L'obligation de désigner comme président le maire de la commune où est installé l'établissement devrait disparaître (il a par contre toutes les raisons d'être membre du Conseil d'administration), car il paraît plus important d'avoir à la tête des professionnels du management, dont un si possible ayant de bonnes connaissances médicales. De même, on ne voit pas pourquoi le directeur d'un hôpital doit sortir obligatoirement de l'école nationale de la santé publique. On attend de lui d'abord qu'il soit un bon manager, et s'il y a des spécificités pour le management d'un hôpital, la proximité d'un bon collaborateur les connaissant bien peut suffire. Les modalités de la nomination du président et du directeur général devront être définies au niveau régional et le droit de recrutement des autres collaborateurs doit être laissé aux responsables de l'hôpital.
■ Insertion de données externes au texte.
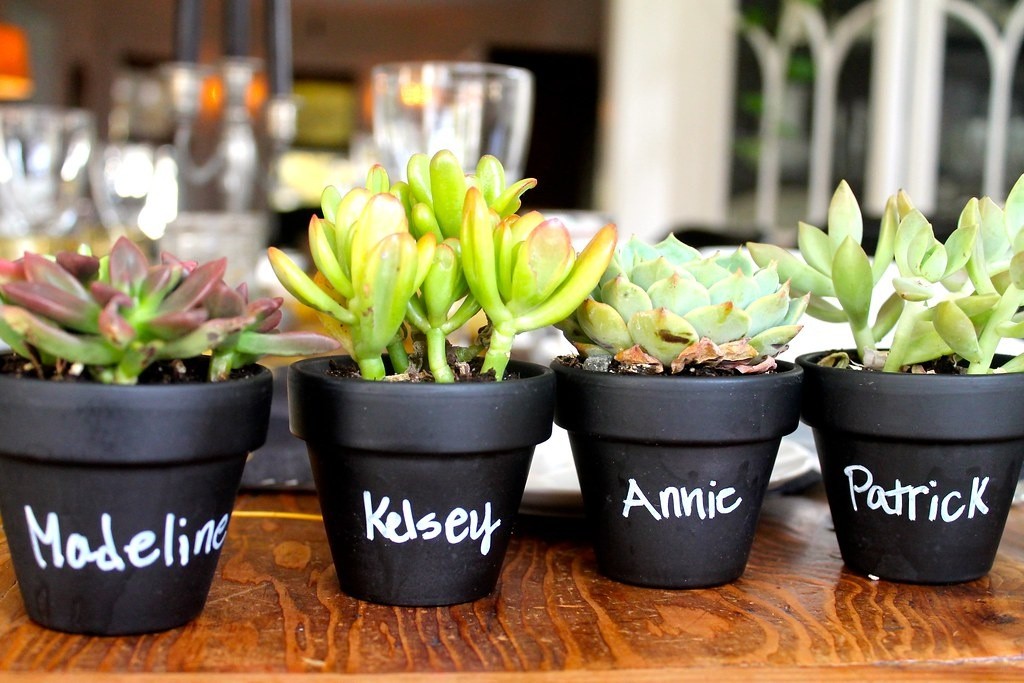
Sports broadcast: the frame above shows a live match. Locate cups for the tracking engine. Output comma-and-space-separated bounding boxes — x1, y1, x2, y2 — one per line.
160, 212, 269, 298
0, 102, 184, 265
368, 61, 534, 206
- Dissolution de l'APHP. L'Assistance Publique des Hôpitaux de Paris regroupe un nombre important d'hôpitaux à Paris et en région parisienne. C'est de loin le plus grand ensemble hospitalier du monde. Dit autrement, aucun pays au monde n'a trouvé un intérêt à mettre en place un ensemble de cette taille, qui est extrêmement difficile à gérer. Les nombreux dysfonctionnements déjà constatés dans la plupart des hôpitaux français prolifèrent à l'APHP sur une échelle beaucoup plus vaste qu'ailleurs, en raison de sa taille, du poids considérable qu'y ont acquis les syndicats et de l'influence de certains partis politiques. L'hôpital Pompidou et ses monstruosités décrites plus haut est un produit de l'APHP. L'APHP est l'ensemble hospitalier français qui détient le record du plus grand nombre d'administratifs par rapport au nombre de médecins. L'APHP a la plus mauvaise gestion hospitalière de France, est ingouvernable et représenterait un potentiel de nuisance considérable vis à vis de l'Agence Régionale de Santé de la Région Parisienne. Aucune amélioration sérieuse de la gestion de ses hôpitaux ne pourra être obtenue sans son éclatement en entités beaucoup plus modestes, indépendantes les unes des autres.
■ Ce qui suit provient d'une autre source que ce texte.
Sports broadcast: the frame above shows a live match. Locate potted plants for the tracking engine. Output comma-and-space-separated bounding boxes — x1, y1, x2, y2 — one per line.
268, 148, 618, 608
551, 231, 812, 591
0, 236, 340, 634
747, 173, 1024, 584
- Imposition et définition par l'Etat d'un cahier des charges pour tout établissement de soins. Ce cahier des charges définit les objectifs et critères auxquels doit satisfaire l'établissement dans tous les domaines et pour toutes ses prestations : soins, sécurité, hôtellerie, accueil, gestion, finances, éventuellement formation et recherche, etc. Il définit également les différents contrôles et comptes-rendus auxquels est soumis l'établissement. L'ensemble des prestations de l'établissement doit faire l'objet d'un plan qualité, et il doit être certifié.
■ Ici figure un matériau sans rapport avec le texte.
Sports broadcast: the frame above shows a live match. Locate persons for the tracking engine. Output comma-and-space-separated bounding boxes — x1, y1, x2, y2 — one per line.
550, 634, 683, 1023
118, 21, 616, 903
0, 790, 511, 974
- Traitement identique de tous les établissements de soins quel que soit leur statut, public, privé ou autre : même mode de rémunération de la part de l'Assurance Maladie ; mêmes responsabilités et obligations de résultats ; mêmes obligations de qualité pour l'ensemble des prestations ; mêmes contrôles et audits de la part des mêmes organismes.

- Formalisation de la mission et des domaines de compétence de l'assurance-maladie : les domaines d'intervention qu'elle doit couvrir ou non, son autonomie vis-à-vis de l'Etat, etc. C'est le document de base sans lequel aucune compagnie d'assurance ne peut construire sa viabilité. La confection de ce document permettrait d'ailleurs de poser de façon objective le problème du maintien ou non du monopole de l'assurance-maladie. En effet, les opposants à la suppression du monopole justifient leur position par la crainte que des assureurs privés fassent une sélection des risques, choisissent les bons risques ce qui leur permettrait de baisser les cotisations, en laissant les mauvais risques à la Sécurité Sociale dont le déficit serait mécaniquement encore accru. Tel quel, l'argument est en effet valable si l'Etat laisse agir les compagnies privées sans leur donner de règles. Il perdrait par contre toute valeur si l'Etat dans son rôle régalien garant imposait aux compagnies des conditions identiques à celles qu'ils aurait formulé clairement à la Sécurité Sociale. Si par extraordinaire l'Etat s'avérait incapable de formaliser clairement la mission de l'assurance-maladie, cela prouverait que ni lui, ni la Sécurité Sociale ne savent maîtriser le système, ce qui n'est pas acceptable et nécessiterait une réflexion approfondie sur le système.

- Organisation d'une réflexion sur la maîtrise des dépenses de la médecine de ville. Le rapport d'audit sur la situation des finances publiques remis au premier ministre en juin 2002 fait ressortir une situation invraisemblable. La maîtrise des dépenses de santé, et entre autres celle des dépenses de la médecine de ville, est recherchée au travers de la fixation de l'ONDAM - Objectif National de Dépenses d'Assurance Maladie. Celui-ci fait l'objet "d'une contrainte globale solennellement affichée à l'issue du débat parlementaire et d'un vote", mais on constate "l'absence de tout dispositif qui puisse guider le comportement quotidien de praticiens supposés se conformer à cette contrainte"."Certes tous les pays développés sont à la recherche de la bonne solution". "L'étonnant n'est donc pas que la France n'ait pas encore trouvé cette bonne solution ; l'étonnant est qu'elle manifeste si peu d'intérêt pour sa recherche."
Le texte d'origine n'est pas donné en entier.